Politische Präsenz und geopolitischer Dialog
Dieses Jahr markierte einen bedeutenden institutionellen Meilenstein. Erstmals eröffnete der französische Präsident Emmanuel Macron die Messe. Ihm zur Seite standen der ehemalige Präsident François Hollande , zwei amtierende französische Minister, vier Außenminister und Vertreter von 37 Botschaften.
Auch Mitglieder der Europäischen Kommission und des Europäischen Parlaments waren anwesend, was die politische Dimension der Veranstaltung verstärkte.
Wine Paris hat sich somit zu einem strukturierten Forum entwickelt, in dem der Dialog zwischen der Getränkebranche, nationalen Regierungen und europäischen Institutionen konkrete Formen annimmt. Diskutiert wurden unter anderem folgende Themen:
- Handelsabkommen der EU mit Mercosur und Indien
- US-Zölle und transatlantische Spannungen
- Exportdiversifizierungsstrategien
- Regulatorische Anpassung an Marktveränderungen
Wissen, Medien und Marktinformationen
Das Akademieprogramm umfasste 239 Veranstaltungen , darunter Meisterkurse, Podiumsdiskussionen und Vorträge zu den Themen Innovation, Markenbildung, Mixologie und Verbrauchertrends – insbesondere im Bereich der alkoholfreien Getränke.
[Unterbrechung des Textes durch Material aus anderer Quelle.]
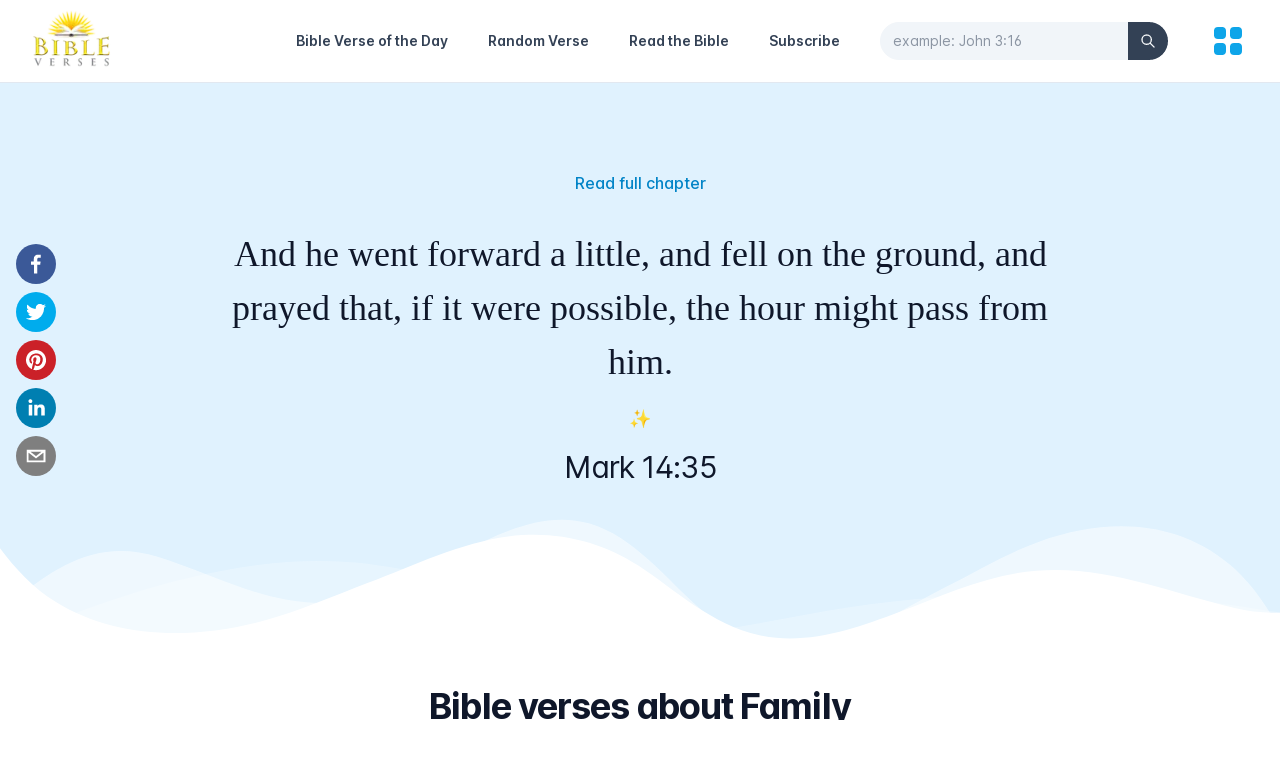

--- FILE ---
content_type: image/svg+xml
request_url: https://bibleverses.net/images/layer02.svg
body_size: 225
content:
<svg version="1.1" id="Layer_1" xmlns="http://www.w3.org/2000/svg" viewBox="0 0 1920 1080" preserveAspectRatio="none"><path d="M1920,1080V937.71c-20.8-189.989-44.225-369.449-76.305-506.159C1760.943,78.571,1656,81,1560.672,255.781 c-49.84,91.351-96.145,234.63-143.473,358.2c-65.472,171-135.567,414-209.328,447.029c-58.016,25.65-113.439-84.779-157.76-284.039c-50.832-228.51-99.712-558-165.808-657c-64.704-97.11-130.16,60.21-190.608,218.52c-60.448,158.311-120.256,351-187.072,387.45c-95.567,52.65-181.248-205.92-270.239-349.56c-48.32-77.94-94.4-55.53-139.345,67.5C61.151,541.891,20.239,686.25,0,887.04V1080 H1920z"/></svg>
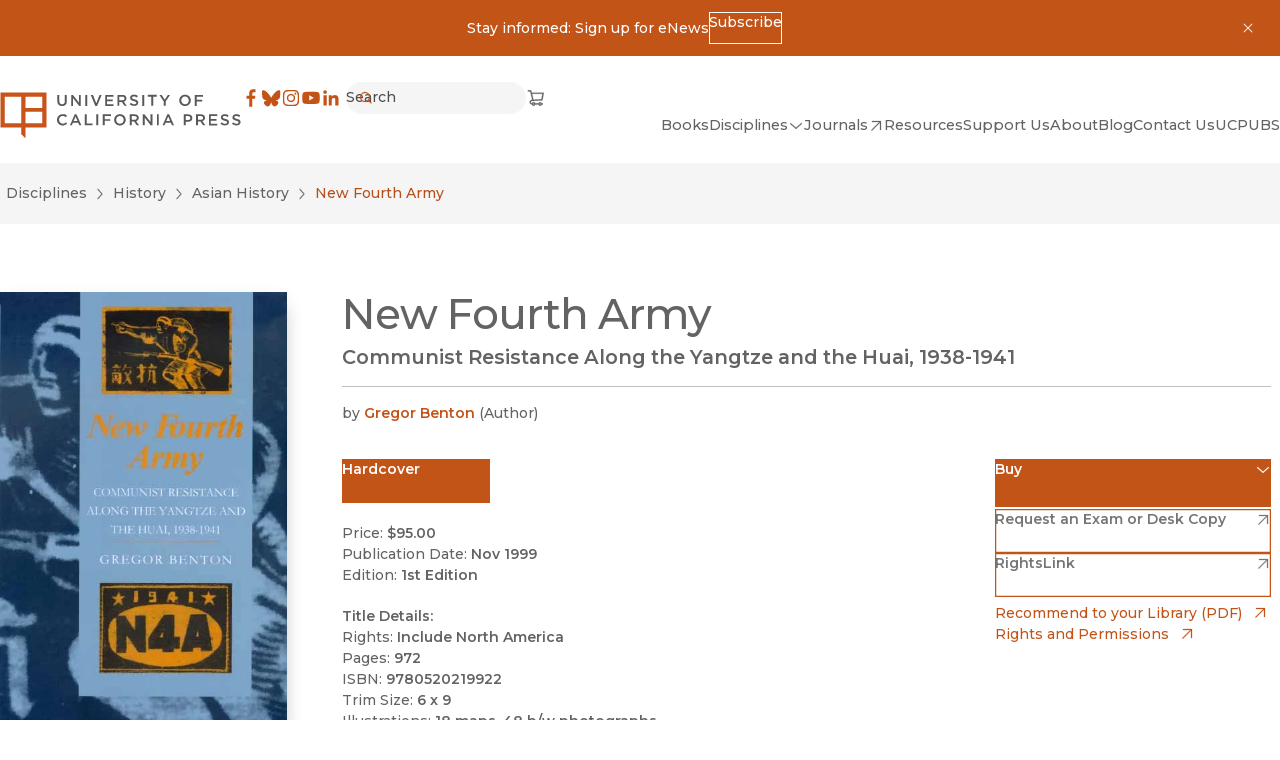

--- FILE ---
content_type: text/x-component
request_url: https://www.ucpress.edu/flyer/books/new-fourth-army/hardcover?_rsc=am5gu
body_size: 1666
content:
0:["pyjMHrZHXiKmoeYpyCRi3",[["children",["lang","en","d"],"children","flyer",["flyer",{"children":[["uriSegments","books/new-fourth-army/hardcover","oc"],{"children":["__PAGE__",{}]}]},"$undefined","$undefined",true],["flyer",{"children":null},[[[["$","link","0",{"rel":"stylesheet","href":"/_next/static/css/b3ceecd1c2b722f4.css","precedence":"next","crossOrigin":"$undefined"}],["$","link","1",{"rel":"stylesheet","href":"/_next/static/css/a4daba70e9c32d7d.css","precedence":"next","crossOrigin":"$undefined"}]],"$L1"],null],["$L2",[["$","link","0",{"rel":"stylesheet","href":"/_next/static/css/4137d26675455e6d.css","precedence":"next","crossOrigin":"$undefined"}]],[]]],["$L3",null]]]]
4:I[98087,["8606","static/chunks/8606-a3a9898d8aebf352.js","1490","static/chunks/app/%5Blang%5D/flyer/layout-b6db2a66f82deb36.js"],"GoogleTagManager"]
5:I[4707,[],""]
7:I[93884,["2972","static/chunks/2972-cf037e24685b7188.js","12","static/chunks/12-441635ca8aaa2784.js","9668","static/chunks/app/%5Blang%5D/flyer/error-fa78a25c45285e14.js"],"default"]
8:I[36423,[],""]
6:["lang","en","d"]
1:["$","html",null,{"lang":"en","dir":"auto","className":"no-js __variable_1f4d6c __variable_000550 layout_html__2mNEi","children":[["$","head",null,{"children":[["$","$L4",null,{"gtmId":"GTM-TWP2FC7"}],""]}],["$","body",null,{"children":[["$","noscript",null,{"children":["$","iframe",null,{"title":"Google Tag Manager, no script","src":"https://www.googletagmanager.com/ns.html?id=GTM-TWP2FC7","height":"0","width":"0","style":{"display":"none","visibility":"hidden"}}]}],["$","main",null,{"className":"undefined w-screen h-screen","children":["$","div",null,{"className":"layout_wrapper__YrYsy","children":["$","$L5",null,{"parallelRouterKey":"children","segmentPath":["children","$6","children","flyer","children"],"error":"$7","errorStyles":[["$","link","0",{"rel":"stylesheet","href":"/_next/static/css/4137d26675455e6d.css","precedence":"next","crossOrigin":"$undefined"}]],"errorScripts":[],"template":["$","$L8",null,{}],"templateStyles":"$undefined","templateScripts":"$undefined","notFound":"$L9","notFoundStyles":[["$","link","0",{"rel":"stylesheet","href":"/_next/static/css/4137d26675455e6d.css","precedence":"next","crossOrigin":"$undefined"}]]}]}]}]]}]]}]
2:["$","div",null,{"className":"LoadingBlock_container__ciWoF","children":[["$","span",null,{"className":"LoadingBlock_loader__vp1D_"}],["$","span",null,{"className":"sr-only","children":"Loading"}]]}]
3:[["$","meta","0",{"name":"viewport","content":"width=device-width, initial-scale=1"}],["$","meta","1",{"charSet":"utf-8"}],["$","title","2",{"children":"New Fourth Army by Gregor Benton - Hardcover"}],["$","meta","3",{"property":"og:title","content":"New Fourth Army by Gregor Benton - Hardcover"}],["$","meta","4",{"property":"og:url","content":"https://www.ucpress.edu/books/new-fourth-army/hardcover"}],["$","meta","5",{"property":"og:image","content":"https://webfiles.ucpress.edu/coverimage/isbn13/9780520219922.jpg"}],["$","meta","6",{"name":"twitter:card","content":"summary_large_image"}],["$","meta","7",{"name":"twitter:title","content":"New Fourth Army by Gregor Benton - Hardcover"}],["$","meta","8",{"name":"twitter:image","content":"https://webfiles.ucpress.edu/coverimage/isbn13/9780520219922.jpg"}],["$","meta","9",{"name":"next-size-adjust"}]]
9:["$","section",null,{"id":"$undefined","className":"Container_container__serlb Container_container--width-base__4oLTz a-bg-light","aria-label":"$undefined","children":["$","div",null,{"className":"Container_inner__h1tQo","children":[["$","h1",null,{"className":"t-3xl","children":"Page Not Found"}],["$","p",null,{"className":"pt-sm","children":"Sorry, the page you were looking for could not be found."}]]}]}]


--- FILE ---
content_type: text/x-component
request_url: https://www.ucpress.edu/books/browse?q=Gregor+Benton&_rsc=am5gu
body_size: 892
content:
1:I[4707,[],""]
3:I[36423,[],""]
2:["lang","en","d"]
0:["pyjMHrZHXiKmoeYpyCRi3",[["children",["lang","en","d"],"children","(frontend)","children","dynamic",["dynamic",{"children":["books",{"children":["browse",{"children":["__PAGE__?{\"q\":\"Gregor Benton\"}",{}]}]}]}],["dynamic",{"children":null},[null,["$","$L1",null,{"parallelRouterKey":"children","segmentPath":["children","$2","children","(frontend)","children","dynamic","children"],"error":"$undefined","errorStyles":"$undefined","errorScripts":"$undefined","template":["$","$L3",null,{}],"templateStyles":"$undefined","templateScripts":"$undefined","notFound":"$undefined","notFoundStyles":"$undefined"}]],null],["$L4",null]]]]
4:[["$","meta","0",{"name":"viewport","content":"width=device-width, initial-scale=1"}],["$","meta","1",{"charSet":"utf-8"}],["$","title","2",{"children":"Books - University of California Press"}],["$","meta","3",{"name":"description","content":"Scholarship is a powerful tool for changing how people think, plan, and govern. By giving voice to bright minds and bold ideas, we seek to foster understanding and drive progressive change."}],["$","link","4",{"rel":"manifest","href":"/site.webmanifest","crossOrigin":"use-credentials"}],["$","meta","5",{"property":"og:title","content":"University of California Press"}],["$","meta","6",{"property":"og:description","content":"Scholarship is a powerful tool for changing how people think, plan, and govern. By giving voice to bright minds and bold ideas, we seek to foster understanding and drive progressive change."}],["$","meta","7",{"property":"og:site_name","content":"University of California Press"}],["$","meta","8",{"property":"og:locale","content":"en"}],["$","meta","9",{"property":"og:image","content":"https://craft-assets-ucpress-production.s3.amazonaws.com/_1200x900_crop_center-center_none/ucp_logo_web.png"}],["$","meta","10",{"property":"og:image:width","content":"1200"}],["$","meta","11",{"property":"og:image:height","content":"630"}],["$","meta","12",{"property":"og:type","content":"website"}],["$","meta","13",{"name":"twitter:card","content":"summary_large_image"}],["$","meta","14",{"name":"twitter:title","content":"University of California Press"}],["$","meta","15",{"name":"twitter:description","content":"Scholarship is a powerful tool for changing how people think, plan, and govern. By giving voice to bright minds and bold ideas, we seek to foster understanding and drive progressive change."}],["$","meta","16",{"name":"twitter:image","content":"https://craft-assets-ucpress-production.s3.amazonaws.com/_1200x900_crop_center-center_none/ucp_logo_web.png"}],["$","meta","17",{"name":"twitter:image:width","content":"1200"}],["$","meta","18",{"name":"twitter:image:height","content":"630"}],["$","link","19",{"rel":"icon","href":"/favicon.svg"}],["$","link","20",{"rel":"apple-touch-icon","href":"/apple-touch-icon.png"}],["$","link","21",{"rel":"alternate icon","href":"/favicon.ico"}],["$","meta","22",{"name":"next-size-adjust"}]]
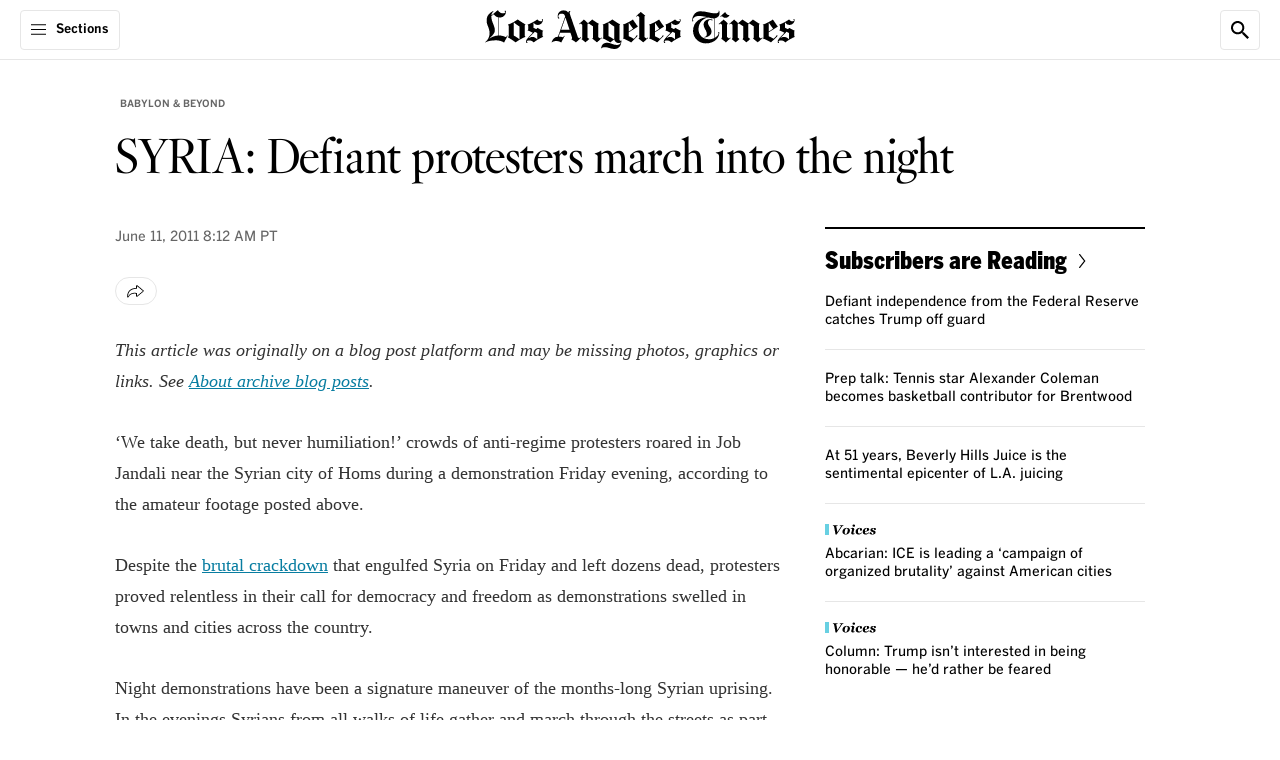

--- FILE ---
content_type: application/javascript; charset=utf-8
request_url: https://activate.platform.californiatimes.com/caltimes/latimes/code/d2c16195b2346f5b77b88473498312d1.js?conditionId0=4952276
body_size: 335
content:
CalTimes.bindImmediate(function(){var a={not:["not","not",null],caseInsensitive:["ignore case","ignore case","ignore case"],compareTo:["video","1","1"],requiredData:["59489","61825","72277"],comparators:["is","is","is"]};CalTimes.data.resolve(a.requiredData,function(){a.values=Array.prototype.slice.call(arguments,0);window.CalTimes.data.checkConditions(a)&&CalTimes.bindDOMLoaded(function(){var c=window.CalTimes,d="ttdUniversalPixelTag"+ +new Date,e={};e.id=d;c.bindDOMParsed(function(){var b=document.createElement("div");
b.id=d;b.style.display="none";document.querySelectorAll("head")[0].appendChild(b);c.loadScriptCallback("https://js.adsrvr.org/up_loader.1.1.0.js",function(){"function"===typeof TTDUniversalPixelApi&&(new TTDUniversalPixelApi).init("uakr1sk",["swei7dz"],"https://insight.adsrvr.org/track/up",e)})})},4201174,-1,-1)})},-1,-1);
CalTimes.bindImmediate(function(){var a={not:["not","not",null],caseInsensitive:["ignore case","ignore case","ignore case"],compareTo:["video","1","1"],requiredData:["59489","61825","72277"],comparators:["is","is","is"]};CalTimes.data.resolve(a.requiredData,function(){a.values=Array.prototype.slice.call(arguments,0);window.CalTimes.data.checkConditions(a)&&CalTimes.bindDOMParsed(function(){window.CalTimes.insertScript("https://p.teads.tv/teads-fellow.js",!0);window.teads_e=window.teads_e||[];window.teads_buyer_pixel_id=
8775},4201173,-1,-1)})},-1,-1);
Die Medienpräsenz erreichte mit 1.894 Journalisten aus 49 Ländern (57 % international) einen neuen Höchststand, was einem Anstieg von 25 % entspricht. Dieser Zuwachs bestätigt das wachsende internationale Interesse an den strategischen Debatten des Sektors.
Blick voraus bis 2027
Wine Paris wird vom 15. bis 17. Februar 2027 wieder stattfinden, mit dem klaren Ziel, wie Rodolphe Lameyse erklärte, die internationale Präsenz weiter zu stärken und die Position als globale Referenzplattform für Wein und Getränke zu festigen.
Die Ausgabe 2026 hat gezeigt, dass Wine Paris weit mehr ist als nur eine Fachmesse. Sie hat sich zu einem strategischen Treffpunkt entwickelt, an dem Handel, Politik, Innovation und globale Visionen aufeinandertreffen und die zukünftige Entwicklung der Wein- und Getränkeindustrie prägen.